- _What to do_
A. List every username that appears in a post header of the forum thread below about whether black cats are the most vocal.
B. Answer these questions using the forum thread below about vocal black cats.
(i) How many cats does the friend mentioned in the first post have?
(ii) How is the coat of the cat named Teeb described?
(iii) According to Rebbie, which two kinds of cats are usually the ones meowing at the SPCA?
C. Write the next part of the forum thread below about vocal black cats, starting right after its last line.
start Source excerpt
# Do You Have a Black Cat? Are They The Most Vocal Of Your Bunch?



## OwnedByIsis (Jun 21, 2011)

I was talking to a friend today who has six cats. She has a black cat and she said to me that her black cat (named Melinda, I love that name!) is the most vocal of her bunch. All her others are very quiet compared to Melinda.

Isis is vocal, even though she is the only cat. She has been vocal since the day we brought her home. She will trill or meow or talk to me off and on all day.

If you have a black cat, is yours very vocal? I have talked to other black cat owners and they have all said their black cat is the most vocal.

Is that a black cat trait? I wonder why they are this way (maybe I just over analyze too much but I do wonder!)


----------



## Beckie210789 (May 9, 2011)

Monkeys is DEFINITELY the most talkative in our group. She's always talking to us if we don't pay attention to her when she wants it, or if we walk to close to the laser pointer shelf. Now our cow print boy Teeb is one to meow like a broken record if someone doesn't feed him right on time.


----------



## Rebbie (Jul 11, 2011)

Come to think of it, most of the time when there is meowing at the SPCA it is either A) A black kitty, or B) A tortie. I rarely see any other cats talk like they do.

However, as I don't own one I can't say with 100% accuracy, but from visiting it seems to be true. When waiting to visit Ariel/Russia I had a running conversation with a tortie kitty and a black kitten going. :lol:


----------



## dweamgoil (Feb 3, 2010)
end Source excerpt
start Given data
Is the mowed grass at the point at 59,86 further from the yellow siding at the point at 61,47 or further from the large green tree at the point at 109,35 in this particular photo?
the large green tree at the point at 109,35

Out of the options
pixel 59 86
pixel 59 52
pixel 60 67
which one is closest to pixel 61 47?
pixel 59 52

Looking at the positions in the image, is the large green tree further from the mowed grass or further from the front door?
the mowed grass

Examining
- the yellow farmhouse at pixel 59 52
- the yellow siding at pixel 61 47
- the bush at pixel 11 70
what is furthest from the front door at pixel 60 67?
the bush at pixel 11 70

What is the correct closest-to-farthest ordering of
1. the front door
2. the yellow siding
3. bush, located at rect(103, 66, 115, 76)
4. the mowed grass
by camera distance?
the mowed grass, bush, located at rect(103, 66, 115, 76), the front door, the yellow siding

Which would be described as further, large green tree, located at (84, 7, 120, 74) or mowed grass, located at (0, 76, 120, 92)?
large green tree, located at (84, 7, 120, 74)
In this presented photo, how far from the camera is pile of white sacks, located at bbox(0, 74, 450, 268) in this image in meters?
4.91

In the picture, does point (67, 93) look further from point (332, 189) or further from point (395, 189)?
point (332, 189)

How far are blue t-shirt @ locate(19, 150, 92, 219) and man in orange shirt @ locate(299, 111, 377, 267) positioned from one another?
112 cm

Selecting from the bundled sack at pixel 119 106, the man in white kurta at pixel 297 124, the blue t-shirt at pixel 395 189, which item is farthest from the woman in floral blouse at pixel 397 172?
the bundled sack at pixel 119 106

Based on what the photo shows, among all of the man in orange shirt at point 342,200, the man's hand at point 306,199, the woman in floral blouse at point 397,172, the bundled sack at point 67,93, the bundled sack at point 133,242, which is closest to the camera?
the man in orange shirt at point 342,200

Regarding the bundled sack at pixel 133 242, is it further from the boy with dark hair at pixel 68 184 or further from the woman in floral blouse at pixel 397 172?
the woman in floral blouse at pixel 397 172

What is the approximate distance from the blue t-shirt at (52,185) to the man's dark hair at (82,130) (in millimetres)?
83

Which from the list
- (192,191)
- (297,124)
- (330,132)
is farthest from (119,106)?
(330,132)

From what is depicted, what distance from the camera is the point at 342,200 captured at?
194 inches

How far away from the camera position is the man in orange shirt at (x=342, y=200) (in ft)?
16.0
end Given data
start Given data
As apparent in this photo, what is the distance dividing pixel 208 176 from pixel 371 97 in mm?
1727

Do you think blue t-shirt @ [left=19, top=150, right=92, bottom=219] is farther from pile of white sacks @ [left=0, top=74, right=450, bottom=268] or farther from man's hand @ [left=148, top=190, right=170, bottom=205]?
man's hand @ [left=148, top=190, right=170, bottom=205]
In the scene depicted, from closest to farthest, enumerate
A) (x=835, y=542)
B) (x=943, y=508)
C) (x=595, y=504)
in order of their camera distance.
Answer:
end Given data
start Given data
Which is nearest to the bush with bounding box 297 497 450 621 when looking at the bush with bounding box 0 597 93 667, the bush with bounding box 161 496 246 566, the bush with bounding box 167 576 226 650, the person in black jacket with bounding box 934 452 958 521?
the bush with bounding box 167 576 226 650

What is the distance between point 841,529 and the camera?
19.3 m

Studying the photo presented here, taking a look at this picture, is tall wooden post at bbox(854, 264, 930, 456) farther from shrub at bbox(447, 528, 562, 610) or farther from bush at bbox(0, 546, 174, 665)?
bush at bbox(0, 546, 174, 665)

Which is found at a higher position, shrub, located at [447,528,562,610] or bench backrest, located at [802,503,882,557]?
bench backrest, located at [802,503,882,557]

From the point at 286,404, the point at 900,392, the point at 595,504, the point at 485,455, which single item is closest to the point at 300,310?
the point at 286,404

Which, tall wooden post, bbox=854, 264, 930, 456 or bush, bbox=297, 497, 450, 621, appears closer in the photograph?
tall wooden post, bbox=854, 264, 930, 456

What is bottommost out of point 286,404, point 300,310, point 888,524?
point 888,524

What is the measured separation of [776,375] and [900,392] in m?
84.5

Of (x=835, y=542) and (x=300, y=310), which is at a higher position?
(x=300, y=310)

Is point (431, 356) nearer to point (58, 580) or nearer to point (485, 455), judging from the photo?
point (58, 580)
end Given data
- _Results of the exercise_
A. OwnedByIsis, Beckie210789, Rebbie, dweamgoil

B.
(i) Six.
(ii) Cow print.
(iii) A black kitty or a tortie.

C.
I guess my Sasha is the exception. Compared to my other cats, he is the quietest, but definitely the most loving.


----------



## Carmel (Nov 23, 2010)

No, I don't think a black cat has any traits... they're a far cry from a purebred. I've had two black cats, our current one will will meow in greeting and when she want food, that's about it. I know several at the cat sanctuary (of over 600 cats), most of them meow but none excessively or any more than most.


----------



## christinaja (Aug 28, 2011)

I don't currently have a black cat, but I did. Jiji was a VERY vocal cat. He wasn't really loud, but he was definately a talker! The interesting thing is that we learned to decipher his meows pretty well. We could tell a hungry meow from a "pet me" meow, and sometimes he just meowed softly while sitting on a lap, looking right at us. Kind of like, "Hey, how was your day? Here's how mine went..." His daughter, Sasha, is pretty much the same way, but she's not black.


----------



## OwnedByIsis (Jun 21, 2011)

Carmel said:


> *No, I don't think a black cat has any traits... they're a far cry from a purebred.* I've had two black cats, our current one will will meow in greeting and when she want food, that's about it. I know several at the cat sanctuary (of over 600 cats), most of them meow but none excessively or any more than most.


I never said they are purebreads, I just wondered if others noticed if their black cats do the same.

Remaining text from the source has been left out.